Investment banks like Morgan Stanley suffered during last year's slump in corporate mergers, but a renewed appetite for dealmaking is finally reviving the New York-based company's fee income.
Morgan Stanley recorded 51% growth last quarter in the revenues it gets from investment banking activities, far outstripping the more subdued improvement in its wealth management business. Revenues from arranging stock deals and corporate debt offerings also jumped in the second quarter, a sign that Wall Street's bread-and-butter business is returning to full gear.
"We expect that we are still in the early innings of an investment banking rebound," Sharon Yeshaya, Morgan Stanley's chief financial officer, told analysts Tuesday on the company's second-quarter earnings call.
Morgan Stanley's earnings grew to more than $3 billion in the quarter, up from $2.2 billion a year earlier. CEO Ted Pick described his outlook for investment banking as "quite bullish," which bodes well for regional banks that arrange smaller mergers and capital markets deals for middle-market clients.
Deal pipelines among corporate clients are strong, Morgan Stanley's top executives said, as boardrooms have gained confidence from inflation easing and interest rates stabilizing.
Some of the expected activity in investment banking will represent a catch-up from last year, Morgan Stanley executives noted, when high interest rates and uncertainty dampened dealmaking. Deals may pick up further once the U.S. presidential election passes, they said.
"The game will have to go on because there's just been so much activity that has been suppressed," Pick said, pointing to a "multitrillion-dollar stockpile" of funds ready to fuel M&A and other deals.
Morgan Stanley's major competitors in the capital markets business have also reported stronger-than-expected investment banking results this quarter, RBC Capital Markets analyst Gerard Cassidy wrote in a note to clients. But Morgan Stanley saw stronger growth than any of them, he added.
The bank's stock price was up 1% in mid-afternoon trading on Tuesday. Strong investment banking results appeared to outweigh investors' concerns about a looming increase in the bank's deposit costs.
Morgan Stanley plans to raise the interest rate it pays on certain "sweep" deposits held by clients who work with its wealth advisors, according to Yeshaya, the bank's CFO. She cited a "backdrop of changing competitive dynamics" without giving more specific reasons.

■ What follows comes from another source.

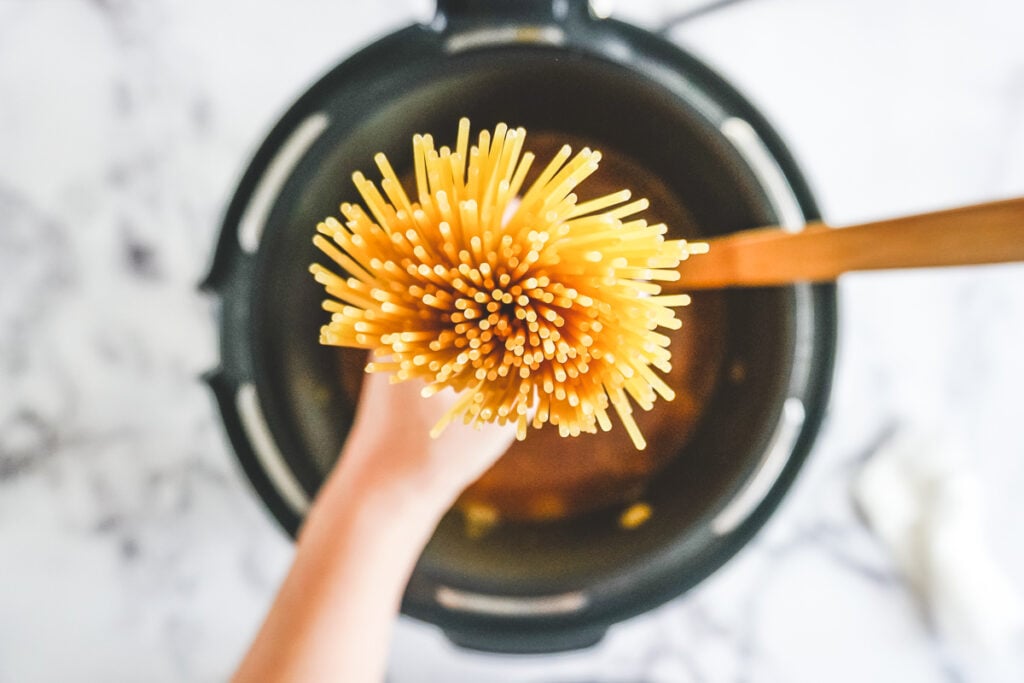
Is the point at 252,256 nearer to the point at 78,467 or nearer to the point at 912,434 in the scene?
the point at 78,467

That announcement came after a major competitor in the advisor business — Wells Fargo — raised its own pricing on sweep deposits to align more with the higher rates that investors can find in money market funds. Wells Fargo executives also didn't go into detail last week about the reasons. But Wells Fargo's move came months after the bank disclosed that the Securities and Exchange Commission was investigating its "cash sweep options."
Ken Usdin, an analyst at Jefferies, wrote in a note to clients last week that Wells Fargo's pricing adjustment was likely a reaction to the SEC's scrutiny.
The price hike by Wells seems to be rippling into other banks as they compete for the same wealthy clients. Bank of America also said Tuesday that it's made pricing changes on certain deposits within its wealth management arm.
Charles Schwab executives were also asked about the issue on Tuesday, and CEO Walter Bettinger said the firm had already been offering money market-type yields on the spare cash in investors' portfolios.
"I don't really see the Wells Fargo report having any kind of meaningful implications for us," Bettinger said. "We've been doing this for an extended period of time already."